Quoted passage →

Arthur Atherley (12 June 1772 – 1 October 1844) was an English Member of Parliament, serving the Southampton constituency three times, as Whig (a Liberal Party predecessor) and Reformer.

Atherley was born in Southampton, the son of Arthur Atherley and Susanna Carter, and was the fifth successive member of the Atherley family to be baptised as "Arthur". He was educated at Eton College where, in 1791, he had his portrait painted by Sir Thomas Lawrence (it now hangs in the Los Angeles County Museum of Art). At Eton, he was captain of the Ad Montem club, an institution with roots in medieval times that survived until 1847. One of the club's traditions was to take part in a procession to Salt Hill during which boys in fancy costume, the salt bearers, participated in the maintenance of their "captain" at university by levying contributions from passers-by.

After finishing his education at Eton, he went up to Trinity College, Cambridge, where he was admitted a pensioner on 6 May 1790, matriculating at Michaelmas, 1791, following which he was admitted to Lincoln's Inn. On 2 June 1793, he married Lady Louisa Kerr, daughter of William Kerr, 5th Marquess of Lothian; they had eight children.

Tasks for this exercise →
1. Retype the Arthur Atherley biography word for word, starting with "Arthur Atherley (12" and going on through "predecessor) and Reformer.".
2. Answer these questions using the Arthur Atherley biography:
(a) Who painted Atherley's portrait at Eton in 1791?
(b) On what date was he admitted a pensioner at Trinity College, Cambridge?
(c) How many children did he and Lady Louisa Kerr have?
3. Carry on the Arthur Atherley biography from the point where it stops.
The material that comes next is from a separate source and has no connection to the Arthur Atherley biography.

Material provided →
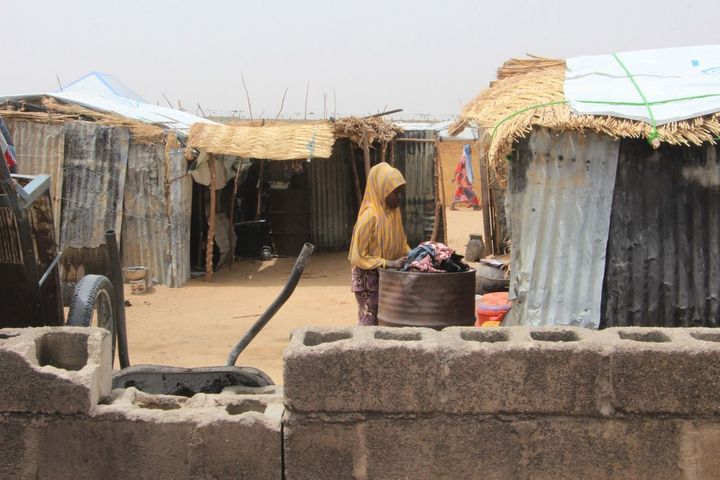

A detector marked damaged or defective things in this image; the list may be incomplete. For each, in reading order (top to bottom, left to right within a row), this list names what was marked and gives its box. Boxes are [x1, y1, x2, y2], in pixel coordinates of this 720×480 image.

rusty metal sheet [4, 119, 64, 239]
rusty metal sheet [59, 122, 129, 282]
rusty metal sheet [121, 141, 172, 286]
rusty metal sheet [310, 143, 354, 251]
rusty metal sheet [506, 129, 620, 328]
rusty metal sheet [604, 139, 720, 326]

Answers for the tasks →
1.
Arthur Atherley (12 June 1772 – 1 October 1844) was an English Member of Parliament, serving the Southampton constituency three times, as Whig (a Liberal Party predecessor) and Reformer.

2.
(a) Sir Thomas Lawrence
(b) 6 May 1790
(c) Eight

3.
Atherley was four times elected to represent Southampton as  M.P.; in 1806, 1812, 1831 and 1832, and was one of the original members of the Fox Club. He was also a member of the family banking business in Southampton. He retired from politics in 1835.

He later moved to Sussex, where he served as a justice of the peace. He died at Tower House, Brighton in 1844, but was buried in All Saints' Church, Southampton.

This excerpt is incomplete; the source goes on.